Rolapp didn’t sound persuaded by the planned sports streaming bundled service announced last month by Disney, Fox and Warner Bros Discovery. The offering, expected to launch this fall, caused an initial stir but as the news has fully been digested its impact seems likely to be less sweeping than some observers had initially made it seem.

“We were a little surprised by it,” Rolapp said. “The press loved to talk about how surprised we were. We were a bit surprised but I don’t think it affects anything we do. It’s interesting. They’re positioning it as the ultimate sports bundle but it’s missing more than half of NFL football” because NBCU and CBS parent Paramount are not part of the venture.
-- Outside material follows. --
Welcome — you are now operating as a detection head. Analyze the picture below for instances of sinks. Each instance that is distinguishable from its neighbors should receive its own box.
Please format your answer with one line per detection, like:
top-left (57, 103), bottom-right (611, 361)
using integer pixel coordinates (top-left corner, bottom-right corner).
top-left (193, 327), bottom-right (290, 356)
“I don’t understand how a sports fan’s going to look at that and say that’s better value than, say, for another $20 a month I could buy YouTube TV and have all of the NFL and actually have access to Sunday Ticket,” Rolapp continued. “I’m a bit confused personally by the value proposition. They clearly see something maybe that we don’t at the time. But I do know our partners, which we do like, are leaning in and trying to figure out this new world. You can’t say that’s not a bold step. It certainly is. That will probably have ramifications a bit in the pay-TV world. But we’ll have to see how it plays out.”

Asked about the returns on the league’s investments in streaming, with Amazon’s Prime Video taking over Thursday Night Football and Peacock hosting a playoff game, Rolapp said the league was “happy with the results.”

He said the NFL’s strategic emphasis on the kind of reach made possible by broadcast TV or a “ubiquitous” platform like Amazon has been “one of the secrets of the success” of the league. “We have turned down through the years many opportunities to place our games on platforms that are much less-distributed than broadcast television, for more money, and we’ve always said no to it because reach is important.”